● What is needed
Go through the records and filter out every line lacking the word "xlink"; copy the lines that remain.

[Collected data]
####
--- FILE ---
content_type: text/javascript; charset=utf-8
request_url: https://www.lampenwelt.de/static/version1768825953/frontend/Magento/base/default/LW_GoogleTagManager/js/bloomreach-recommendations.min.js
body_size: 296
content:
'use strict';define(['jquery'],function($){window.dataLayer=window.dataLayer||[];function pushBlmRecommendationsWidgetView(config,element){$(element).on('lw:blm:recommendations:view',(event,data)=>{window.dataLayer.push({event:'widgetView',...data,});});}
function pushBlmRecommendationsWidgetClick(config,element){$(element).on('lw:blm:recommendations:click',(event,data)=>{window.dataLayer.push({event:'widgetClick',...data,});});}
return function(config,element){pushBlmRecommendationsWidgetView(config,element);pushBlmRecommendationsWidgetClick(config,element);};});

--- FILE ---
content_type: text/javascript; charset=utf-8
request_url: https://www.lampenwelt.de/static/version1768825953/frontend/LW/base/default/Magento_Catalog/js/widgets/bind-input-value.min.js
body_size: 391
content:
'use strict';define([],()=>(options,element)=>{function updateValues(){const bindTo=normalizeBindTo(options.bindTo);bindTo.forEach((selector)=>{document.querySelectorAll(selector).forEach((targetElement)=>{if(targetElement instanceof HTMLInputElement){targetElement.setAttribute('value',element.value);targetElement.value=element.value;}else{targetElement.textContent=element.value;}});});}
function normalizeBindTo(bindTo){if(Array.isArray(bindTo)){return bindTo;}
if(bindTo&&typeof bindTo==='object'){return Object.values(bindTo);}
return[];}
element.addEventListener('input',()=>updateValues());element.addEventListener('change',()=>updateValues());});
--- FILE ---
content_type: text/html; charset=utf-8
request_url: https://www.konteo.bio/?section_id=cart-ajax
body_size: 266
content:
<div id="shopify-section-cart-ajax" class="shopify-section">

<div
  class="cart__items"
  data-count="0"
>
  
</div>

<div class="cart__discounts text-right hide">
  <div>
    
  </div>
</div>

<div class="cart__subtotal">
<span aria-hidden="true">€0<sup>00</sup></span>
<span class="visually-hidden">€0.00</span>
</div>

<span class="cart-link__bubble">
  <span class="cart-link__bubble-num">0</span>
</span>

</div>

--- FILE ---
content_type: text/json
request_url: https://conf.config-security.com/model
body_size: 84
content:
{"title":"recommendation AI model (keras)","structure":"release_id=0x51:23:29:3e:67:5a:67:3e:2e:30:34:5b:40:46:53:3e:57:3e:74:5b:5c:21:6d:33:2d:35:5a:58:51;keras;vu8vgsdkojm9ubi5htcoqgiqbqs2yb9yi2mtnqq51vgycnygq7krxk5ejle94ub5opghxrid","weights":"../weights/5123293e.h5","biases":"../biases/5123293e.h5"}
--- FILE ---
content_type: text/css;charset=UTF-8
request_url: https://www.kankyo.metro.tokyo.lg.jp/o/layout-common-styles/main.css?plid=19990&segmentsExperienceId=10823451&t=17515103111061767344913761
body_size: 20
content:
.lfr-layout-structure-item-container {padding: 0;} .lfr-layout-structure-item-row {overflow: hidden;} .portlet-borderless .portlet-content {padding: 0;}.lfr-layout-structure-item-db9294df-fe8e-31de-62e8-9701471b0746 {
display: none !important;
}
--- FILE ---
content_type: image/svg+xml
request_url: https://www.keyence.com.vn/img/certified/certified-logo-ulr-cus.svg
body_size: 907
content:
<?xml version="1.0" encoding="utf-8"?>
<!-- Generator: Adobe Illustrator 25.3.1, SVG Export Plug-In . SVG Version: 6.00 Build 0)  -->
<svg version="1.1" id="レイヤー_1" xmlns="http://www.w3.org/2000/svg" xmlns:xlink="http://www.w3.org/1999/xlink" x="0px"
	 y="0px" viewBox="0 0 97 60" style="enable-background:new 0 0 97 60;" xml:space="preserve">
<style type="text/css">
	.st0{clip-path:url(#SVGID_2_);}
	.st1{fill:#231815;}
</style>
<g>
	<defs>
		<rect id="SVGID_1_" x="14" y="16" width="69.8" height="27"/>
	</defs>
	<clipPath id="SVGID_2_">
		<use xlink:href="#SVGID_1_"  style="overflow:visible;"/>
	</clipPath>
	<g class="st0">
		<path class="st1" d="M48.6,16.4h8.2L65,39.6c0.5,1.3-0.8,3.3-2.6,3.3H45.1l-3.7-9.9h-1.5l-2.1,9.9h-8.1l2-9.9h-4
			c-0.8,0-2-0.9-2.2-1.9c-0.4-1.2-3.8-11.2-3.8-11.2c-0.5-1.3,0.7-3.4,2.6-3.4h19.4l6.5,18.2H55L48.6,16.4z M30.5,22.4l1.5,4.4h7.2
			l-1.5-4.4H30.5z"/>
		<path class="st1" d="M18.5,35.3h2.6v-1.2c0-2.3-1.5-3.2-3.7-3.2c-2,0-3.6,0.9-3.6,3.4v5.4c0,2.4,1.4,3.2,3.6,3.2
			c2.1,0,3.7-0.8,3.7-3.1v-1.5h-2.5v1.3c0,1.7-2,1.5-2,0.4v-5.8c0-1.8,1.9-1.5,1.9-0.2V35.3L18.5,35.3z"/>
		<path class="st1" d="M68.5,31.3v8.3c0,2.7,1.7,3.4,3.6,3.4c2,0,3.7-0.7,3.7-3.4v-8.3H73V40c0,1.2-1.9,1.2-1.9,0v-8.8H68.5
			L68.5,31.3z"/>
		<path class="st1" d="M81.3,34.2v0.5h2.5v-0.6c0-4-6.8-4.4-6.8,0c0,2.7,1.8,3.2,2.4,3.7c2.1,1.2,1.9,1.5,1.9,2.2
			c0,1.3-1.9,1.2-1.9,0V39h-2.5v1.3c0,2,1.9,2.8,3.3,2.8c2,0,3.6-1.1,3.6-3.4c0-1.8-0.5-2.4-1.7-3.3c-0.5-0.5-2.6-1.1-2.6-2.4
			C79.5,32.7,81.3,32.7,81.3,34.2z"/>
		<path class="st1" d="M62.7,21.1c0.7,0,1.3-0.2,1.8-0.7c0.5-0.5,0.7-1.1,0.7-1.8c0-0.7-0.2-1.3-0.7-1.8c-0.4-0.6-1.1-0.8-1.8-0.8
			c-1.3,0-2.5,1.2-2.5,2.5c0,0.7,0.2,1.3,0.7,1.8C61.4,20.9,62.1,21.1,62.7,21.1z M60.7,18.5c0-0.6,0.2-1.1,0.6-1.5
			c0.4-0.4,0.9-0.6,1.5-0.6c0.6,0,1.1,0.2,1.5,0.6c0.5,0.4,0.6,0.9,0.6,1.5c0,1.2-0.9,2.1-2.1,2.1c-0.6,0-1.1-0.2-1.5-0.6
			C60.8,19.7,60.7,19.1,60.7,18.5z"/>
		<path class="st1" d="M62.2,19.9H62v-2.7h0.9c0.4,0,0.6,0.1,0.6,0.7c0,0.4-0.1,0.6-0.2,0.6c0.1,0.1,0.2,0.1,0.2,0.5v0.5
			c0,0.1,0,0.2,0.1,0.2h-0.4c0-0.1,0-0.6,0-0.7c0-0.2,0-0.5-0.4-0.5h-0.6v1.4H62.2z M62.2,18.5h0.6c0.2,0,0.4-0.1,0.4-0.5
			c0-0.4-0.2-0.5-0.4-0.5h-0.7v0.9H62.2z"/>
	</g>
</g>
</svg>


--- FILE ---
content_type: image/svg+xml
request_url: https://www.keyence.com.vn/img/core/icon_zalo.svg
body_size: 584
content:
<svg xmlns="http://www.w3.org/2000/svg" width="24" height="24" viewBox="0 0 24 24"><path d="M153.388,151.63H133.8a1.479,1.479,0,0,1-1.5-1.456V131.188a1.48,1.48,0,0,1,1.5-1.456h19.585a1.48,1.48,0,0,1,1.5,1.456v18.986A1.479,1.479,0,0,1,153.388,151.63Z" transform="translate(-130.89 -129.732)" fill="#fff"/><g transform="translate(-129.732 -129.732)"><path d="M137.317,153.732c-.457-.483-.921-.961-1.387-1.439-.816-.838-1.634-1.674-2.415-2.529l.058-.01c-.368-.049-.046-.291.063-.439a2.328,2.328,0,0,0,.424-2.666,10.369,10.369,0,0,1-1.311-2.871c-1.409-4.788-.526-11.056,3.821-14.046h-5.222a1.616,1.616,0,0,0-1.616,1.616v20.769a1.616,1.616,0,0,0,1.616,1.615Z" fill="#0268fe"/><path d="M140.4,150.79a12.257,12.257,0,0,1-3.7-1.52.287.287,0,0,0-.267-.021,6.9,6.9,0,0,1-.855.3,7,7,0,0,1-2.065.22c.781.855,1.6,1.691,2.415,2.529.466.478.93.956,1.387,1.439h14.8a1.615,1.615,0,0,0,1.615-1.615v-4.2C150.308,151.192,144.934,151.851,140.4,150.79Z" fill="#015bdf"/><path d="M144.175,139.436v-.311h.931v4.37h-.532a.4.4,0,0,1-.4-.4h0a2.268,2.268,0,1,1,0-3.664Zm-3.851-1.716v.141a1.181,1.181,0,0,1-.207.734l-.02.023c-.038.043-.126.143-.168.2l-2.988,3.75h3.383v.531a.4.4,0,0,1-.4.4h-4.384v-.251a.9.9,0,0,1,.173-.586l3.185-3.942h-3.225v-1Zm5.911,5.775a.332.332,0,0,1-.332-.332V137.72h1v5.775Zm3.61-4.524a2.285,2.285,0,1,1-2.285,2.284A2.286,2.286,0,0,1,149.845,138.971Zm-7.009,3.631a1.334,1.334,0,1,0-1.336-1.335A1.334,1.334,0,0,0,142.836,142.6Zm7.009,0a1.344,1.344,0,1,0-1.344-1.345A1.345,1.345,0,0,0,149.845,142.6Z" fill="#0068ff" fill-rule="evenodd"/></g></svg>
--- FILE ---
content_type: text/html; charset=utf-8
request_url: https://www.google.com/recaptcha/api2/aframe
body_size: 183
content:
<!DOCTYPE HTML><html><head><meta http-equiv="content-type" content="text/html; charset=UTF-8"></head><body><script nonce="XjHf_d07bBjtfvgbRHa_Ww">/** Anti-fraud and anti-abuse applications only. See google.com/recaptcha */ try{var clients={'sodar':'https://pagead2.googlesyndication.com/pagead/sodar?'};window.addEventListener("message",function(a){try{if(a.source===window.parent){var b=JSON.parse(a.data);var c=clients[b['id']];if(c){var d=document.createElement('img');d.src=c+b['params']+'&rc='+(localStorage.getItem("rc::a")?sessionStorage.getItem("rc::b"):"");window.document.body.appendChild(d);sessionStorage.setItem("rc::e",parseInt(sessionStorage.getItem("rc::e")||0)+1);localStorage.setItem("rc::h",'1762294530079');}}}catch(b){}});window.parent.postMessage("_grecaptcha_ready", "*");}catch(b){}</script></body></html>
####
● Solution to this task
<svg version="1.1" id="レイヤー_1" xmlns="http://www.w3.org/2000/svg" xmlns:xlink="http://www.w3.org/1999/xlink" x="0px"
		<use xlink:href="#SVGID_1_"  style="overflow:visible;"/>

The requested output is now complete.